Asialink



Sri Lanka

Gay Bilson

Gay Bilson (2003), Sri Lanka

Gay Bilson has been writing about food and reviewing books for many years.  During her residency in Sri Lanka Bilson completed the final draft of a book of autobiographical, gastronomical essays for Penguin Books A Pillow Book for the Table.  Bilson’s new book, How to Scrape a Coconut, based on her Sri Lankan research, is a personal exploration of culinary and agricultural practices; the education of an Australian cook and writer in the cuisine of a different country.

Supported by the Australia Council and Arts South Australia.

Nick Drayson

Nick Drayson (2004), Sri Lanka

Nick Drayson is a novelist and nature writer whose first novel, Confessing a Murder was critically acclaimed in the UK and US and short-listed for The Age Book of the Year Award.  During his residency Drayson worked on his new novel centred on the life of naturalist George Bennett and researching the late eighteenth century connections between Colombo and Australia.  Drayson arrived in Sri Lanka three weeks after the 2004 Boxing Day tsunami hit the island and in between research and writing, accompanied members of the Sri Lankan Natural History Society to the east coast where they were providing care and assistance to a group of Tamil fishing families.

Supported by the Australia Council and Arts ACT.
Alan Fewster

Alan Fewster (2010), Sri Lanka

Alan Fewster is a historian, journalist and diplomat. He worked for major Australian newspapers in Sydney, Brisbane and in the Canberra Press Gallery and is the author of Capital Correspondent, the Canberra letters of Edwin Charles 1936-3 and Trusty and Well Beloved: A life of Keith Officer, Australia’s first Diplomat.

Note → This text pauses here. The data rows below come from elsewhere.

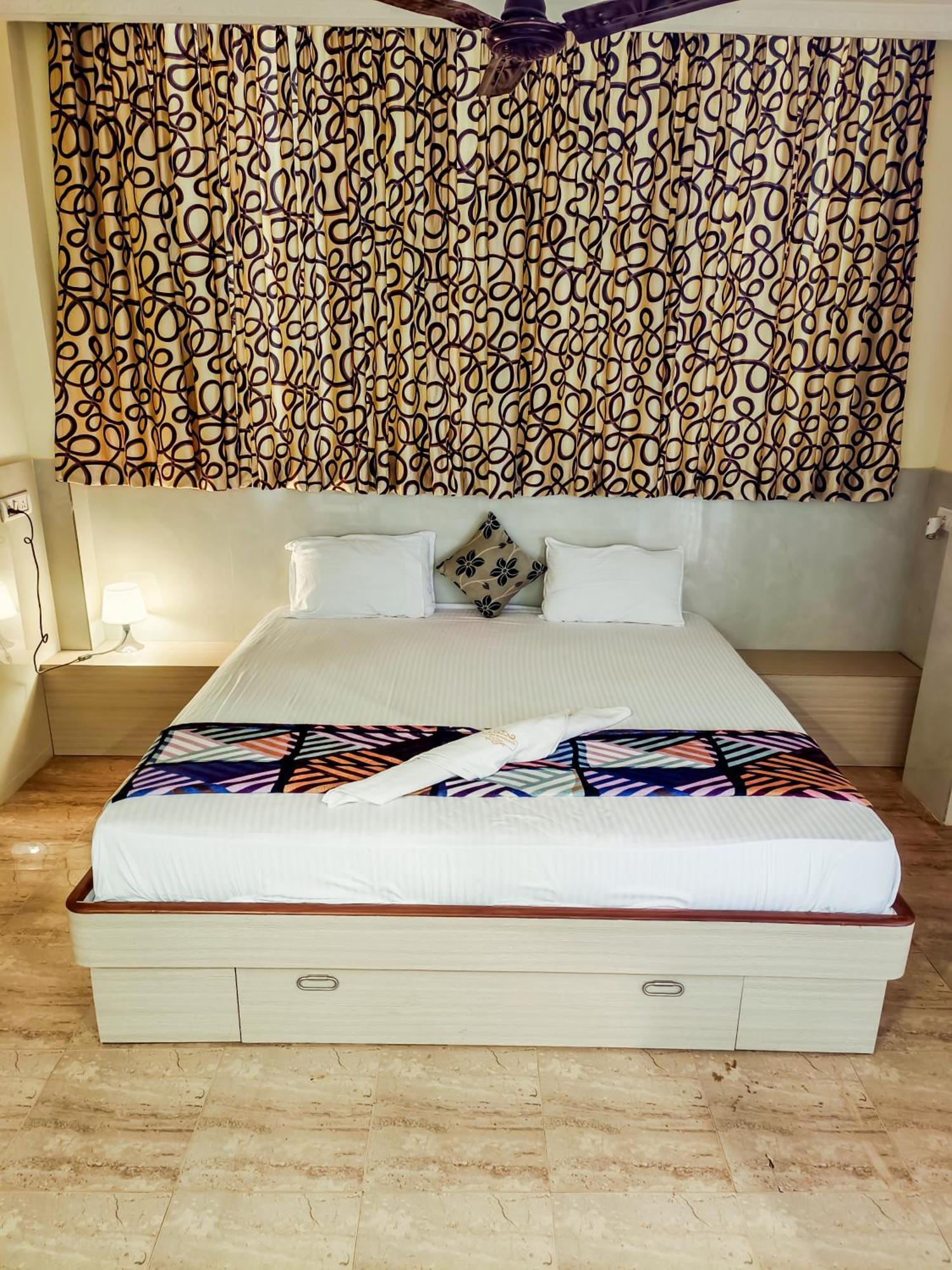 קלנגוטה Shradha Luxury Room מראה חיצוני תמונה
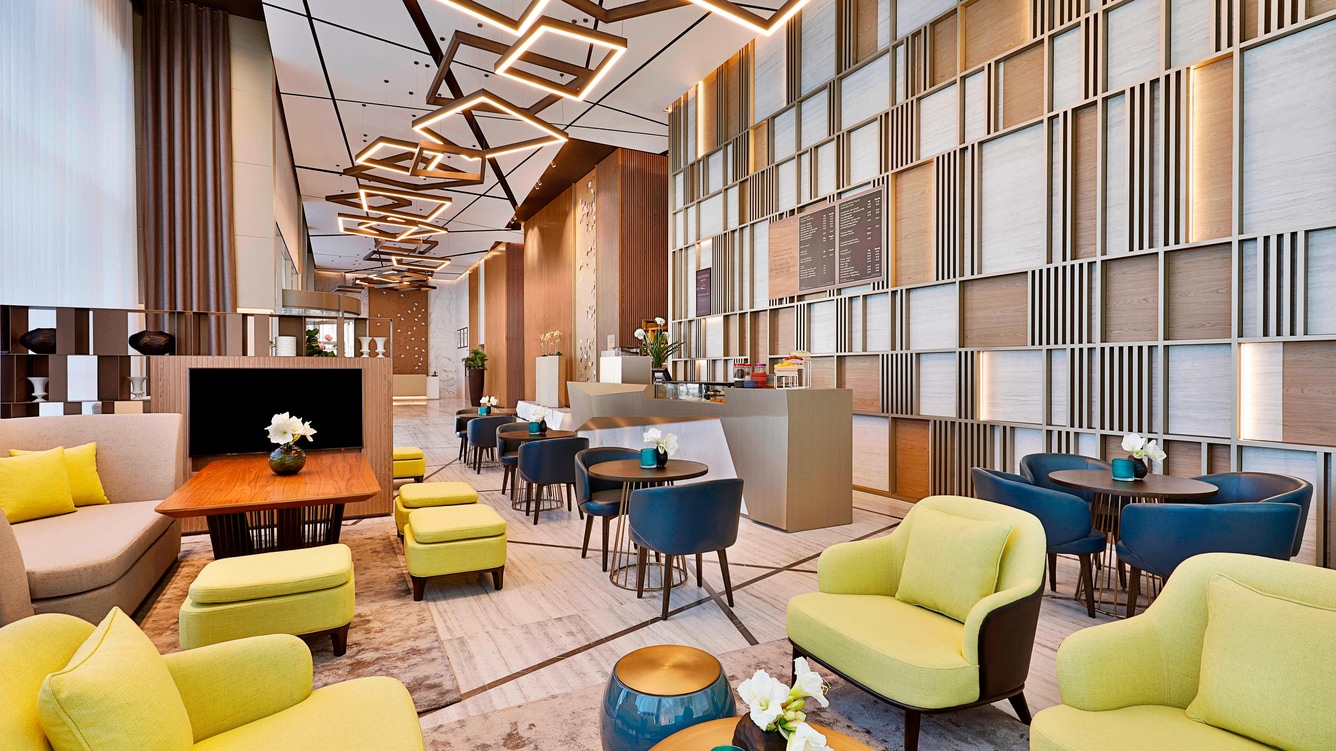 Courtyard by Marriott Al Barsha, Dubai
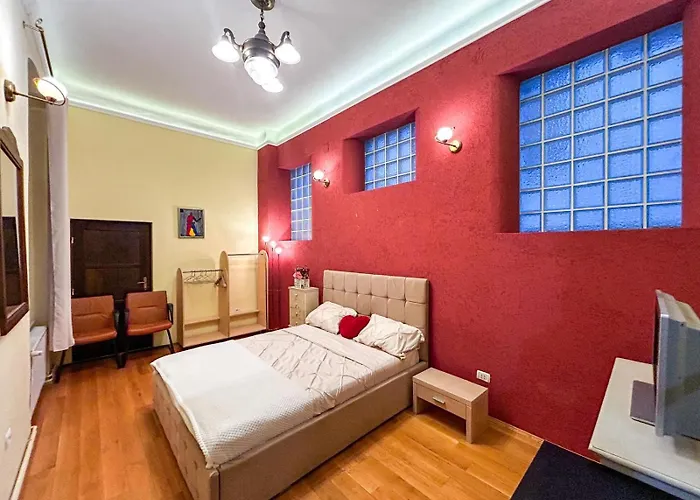 Ada Old Town 7 公寓 *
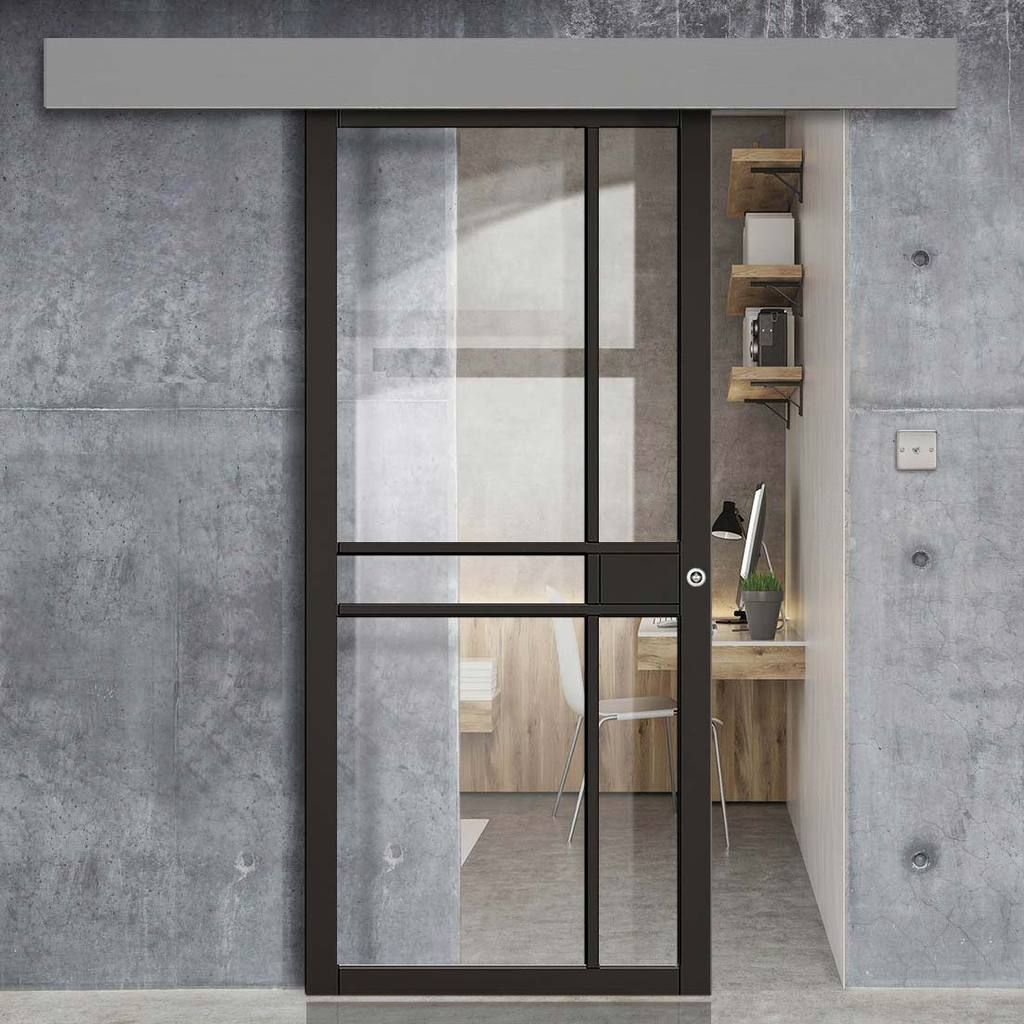 Single Sliding Doors
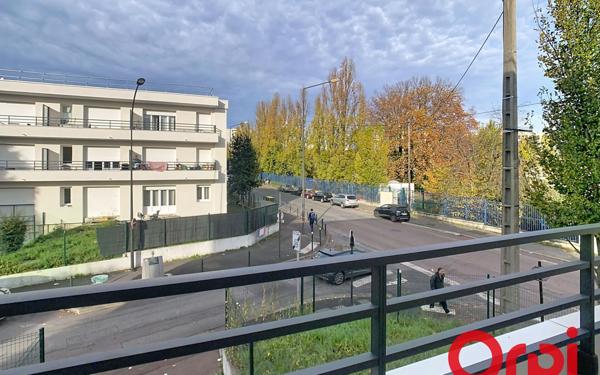 Appartement à louer    2 pièces • 47 m2 Bourg-la-Reine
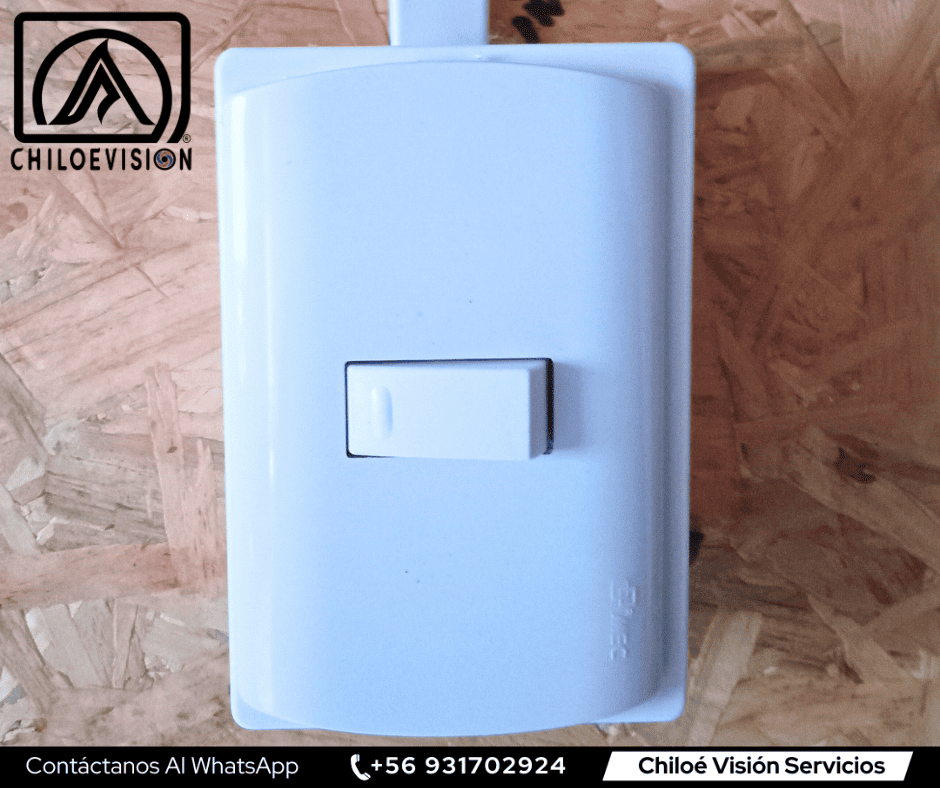 Electricista en Castro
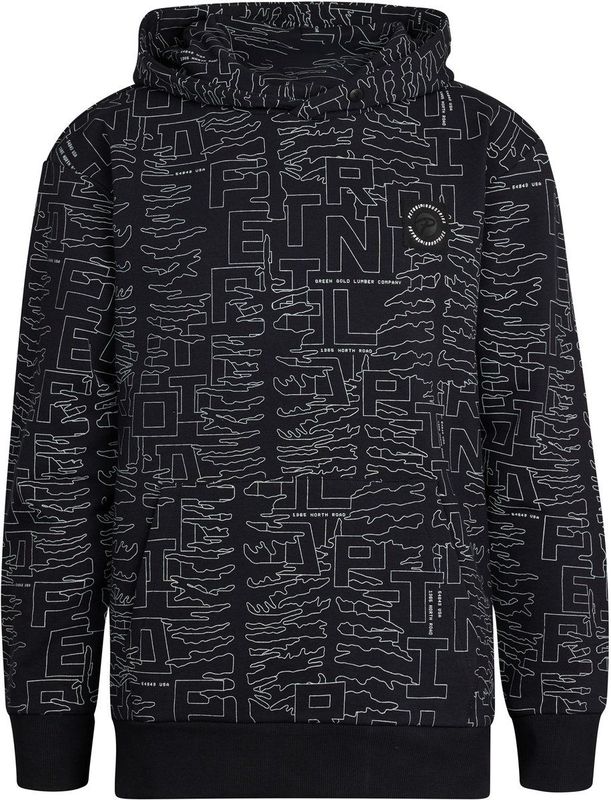 Petrol Industries - B-3050-SWH397 - Hoodie - All-Over Print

Hosted by the National Archives of Sri Lanka, Fewster will research a famous legal case involving an Australian who was deported from colonial Ceylon for alleged communist agitation, and the story of his five great aunts who travelled to Ceylon to become tea planters’ brides.

Supported by Arts ACT and the Australia Council.
Bronwyn Lea

Bronwyn Lea (2003/4), Sri Lanka

At the time of her residency Bronwyn Lea was a doctoral student of writing at the University of Queensland, where she also taught Poetics.  Lea is the author of Flight Animals which won the Wesley Michel Wright Prize for Poetry and the FAW Anne Elder Award. During her six week residency, Lea wrote approximately twenty new poems many inspired by Sri Lankan art, literature and sculpture.

Supported by the Australia Council.

Christopher Kremmer

Christopher Kremmer (2000), Sri Lanka

Christopher Kremmer is author of the award-winning Stalking the Elephant Kings: In Search of Laos and The Carpet Wars.  A former foreign correspondent for print and television, he has spent over a decade in South Asia and the Middle East. During his residency in Sri Lanka, the Lunugunga Estate hosted Kremmer. There he researched and wrote a large part of a screenplay adaptation of 19th century French playwrite Octave Mirbeau’s The Torture Garden

Supported by the Australia Council.

Sophie Cunningham (2005), Sri Lanka

Sophie Cunningham worked in publishing for many years and now works fulltime as a writer.  Her first novel Geography, was published in 2004 and was set in India, Sri Lanka, America and Australia.  In the solitude of Pemberley House and whilst trekking in Ladakh, Cunningham was able to do some of the close work needed to bring her second novel Dharma is a Girl's Best Friend to completion.  Cunningham also explored the life and writings of Leonard Wolf during his time Sri Lanka from 1904-1911.  She spent the remainder of the Sri Lanka leg of the residency researching the people and places of Wolf’s world.

Supported by Arts Victoria and the Australia Council.